SUPPLIED MATERIAL =>
------------------------
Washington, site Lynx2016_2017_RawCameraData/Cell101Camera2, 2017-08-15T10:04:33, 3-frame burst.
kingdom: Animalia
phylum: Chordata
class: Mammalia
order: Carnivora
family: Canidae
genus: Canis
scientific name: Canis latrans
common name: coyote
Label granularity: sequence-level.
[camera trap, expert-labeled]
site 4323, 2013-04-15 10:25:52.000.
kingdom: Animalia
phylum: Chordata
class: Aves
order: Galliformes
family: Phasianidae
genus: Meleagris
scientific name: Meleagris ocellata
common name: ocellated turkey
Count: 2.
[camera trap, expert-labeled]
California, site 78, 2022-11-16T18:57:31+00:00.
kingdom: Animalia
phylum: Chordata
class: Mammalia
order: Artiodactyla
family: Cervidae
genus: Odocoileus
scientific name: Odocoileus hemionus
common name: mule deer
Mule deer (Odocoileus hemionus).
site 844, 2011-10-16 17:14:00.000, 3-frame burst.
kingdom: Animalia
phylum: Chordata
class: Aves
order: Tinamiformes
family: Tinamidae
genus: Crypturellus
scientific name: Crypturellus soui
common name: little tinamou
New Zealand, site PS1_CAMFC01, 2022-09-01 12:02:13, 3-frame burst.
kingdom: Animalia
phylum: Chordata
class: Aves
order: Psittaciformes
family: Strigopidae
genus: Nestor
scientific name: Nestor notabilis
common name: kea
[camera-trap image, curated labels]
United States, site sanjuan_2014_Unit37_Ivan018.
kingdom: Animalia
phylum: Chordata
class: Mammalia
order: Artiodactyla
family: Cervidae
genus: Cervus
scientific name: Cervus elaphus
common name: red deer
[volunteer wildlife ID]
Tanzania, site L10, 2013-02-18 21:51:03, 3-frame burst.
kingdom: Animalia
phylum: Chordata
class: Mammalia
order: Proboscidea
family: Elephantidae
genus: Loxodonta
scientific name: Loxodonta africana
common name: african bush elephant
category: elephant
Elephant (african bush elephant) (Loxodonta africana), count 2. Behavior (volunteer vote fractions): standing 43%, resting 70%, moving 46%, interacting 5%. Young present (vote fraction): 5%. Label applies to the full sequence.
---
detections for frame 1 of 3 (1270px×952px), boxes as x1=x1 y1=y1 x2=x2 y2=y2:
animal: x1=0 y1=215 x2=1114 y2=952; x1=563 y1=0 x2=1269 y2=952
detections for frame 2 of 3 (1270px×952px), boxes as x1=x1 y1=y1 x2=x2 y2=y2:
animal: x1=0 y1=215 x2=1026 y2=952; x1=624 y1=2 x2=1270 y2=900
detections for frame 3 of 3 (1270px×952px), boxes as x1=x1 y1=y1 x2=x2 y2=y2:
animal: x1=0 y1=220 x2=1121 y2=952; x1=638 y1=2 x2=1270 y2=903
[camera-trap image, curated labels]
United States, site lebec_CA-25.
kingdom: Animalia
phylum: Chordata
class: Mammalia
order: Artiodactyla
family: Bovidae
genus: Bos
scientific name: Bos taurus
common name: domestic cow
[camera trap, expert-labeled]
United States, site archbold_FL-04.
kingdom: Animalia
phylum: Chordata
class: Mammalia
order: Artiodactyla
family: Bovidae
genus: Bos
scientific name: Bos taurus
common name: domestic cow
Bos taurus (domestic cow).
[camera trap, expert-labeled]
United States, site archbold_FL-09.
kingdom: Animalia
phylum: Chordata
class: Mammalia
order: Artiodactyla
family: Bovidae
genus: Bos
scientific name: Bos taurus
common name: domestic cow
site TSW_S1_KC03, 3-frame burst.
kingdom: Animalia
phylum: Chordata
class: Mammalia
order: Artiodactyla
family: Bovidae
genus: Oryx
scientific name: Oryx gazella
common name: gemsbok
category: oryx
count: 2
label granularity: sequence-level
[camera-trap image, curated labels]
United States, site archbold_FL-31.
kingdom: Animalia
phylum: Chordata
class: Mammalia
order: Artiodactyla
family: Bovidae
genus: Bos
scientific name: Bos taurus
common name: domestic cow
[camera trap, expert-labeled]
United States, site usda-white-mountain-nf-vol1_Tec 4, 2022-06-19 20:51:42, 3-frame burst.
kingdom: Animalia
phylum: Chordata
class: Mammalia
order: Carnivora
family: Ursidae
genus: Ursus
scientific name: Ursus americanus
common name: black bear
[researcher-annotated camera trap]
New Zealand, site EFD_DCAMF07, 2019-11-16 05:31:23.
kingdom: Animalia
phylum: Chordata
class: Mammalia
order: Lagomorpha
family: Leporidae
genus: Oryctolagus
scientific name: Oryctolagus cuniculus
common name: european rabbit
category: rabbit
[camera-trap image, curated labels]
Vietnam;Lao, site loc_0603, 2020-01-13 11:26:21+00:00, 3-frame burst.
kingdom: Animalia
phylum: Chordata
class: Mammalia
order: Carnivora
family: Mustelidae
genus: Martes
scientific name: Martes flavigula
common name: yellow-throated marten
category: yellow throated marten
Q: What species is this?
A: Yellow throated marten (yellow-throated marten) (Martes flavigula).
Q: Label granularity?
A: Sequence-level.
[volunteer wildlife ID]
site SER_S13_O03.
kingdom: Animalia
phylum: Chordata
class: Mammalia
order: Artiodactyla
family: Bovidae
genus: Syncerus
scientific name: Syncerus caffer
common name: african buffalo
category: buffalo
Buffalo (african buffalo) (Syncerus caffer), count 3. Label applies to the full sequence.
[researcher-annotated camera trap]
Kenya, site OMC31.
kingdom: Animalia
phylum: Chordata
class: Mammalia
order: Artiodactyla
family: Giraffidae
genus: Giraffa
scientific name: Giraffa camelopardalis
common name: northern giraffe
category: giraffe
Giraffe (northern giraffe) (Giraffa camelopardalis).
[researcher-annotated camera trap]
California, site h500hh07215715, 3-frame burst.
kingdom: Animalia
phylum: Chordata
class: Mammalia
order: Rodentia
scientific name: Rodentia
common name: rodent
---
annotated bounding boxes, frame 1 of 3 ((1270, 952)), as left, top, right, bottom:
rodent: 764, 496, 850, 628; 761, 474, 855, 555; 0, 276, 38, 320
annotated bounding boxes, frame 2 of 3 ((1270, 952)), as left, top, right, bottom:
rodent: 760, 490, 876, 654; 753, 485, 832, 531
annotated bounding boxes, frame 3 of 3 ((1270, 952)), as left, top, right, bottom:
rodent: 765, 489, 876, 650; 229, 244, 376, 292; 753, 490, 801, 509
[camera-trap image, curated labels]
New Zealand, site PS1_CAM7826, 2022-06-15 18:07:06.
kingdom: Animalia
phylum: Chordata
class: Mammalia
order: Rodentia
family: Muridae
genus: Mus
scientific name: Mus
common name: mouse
------------------------
EXERCISE REQUIREMENTS =>
Where does the word "States" occur in the data? Copy every line that has it.

RESULT OF THIS TASK =>
United States, site sanjuan_2014_Unit37_Ivan018.
United States, site lebec_CA-25.
United States, site archbold_FL-04.
United States, site archbold_FL-09.
United States, site archbold_FL-31.
United States, site usda-white-mountain-nf-vol1_Tec 4, 2022-06-19 20:51:42, 3-frame burst.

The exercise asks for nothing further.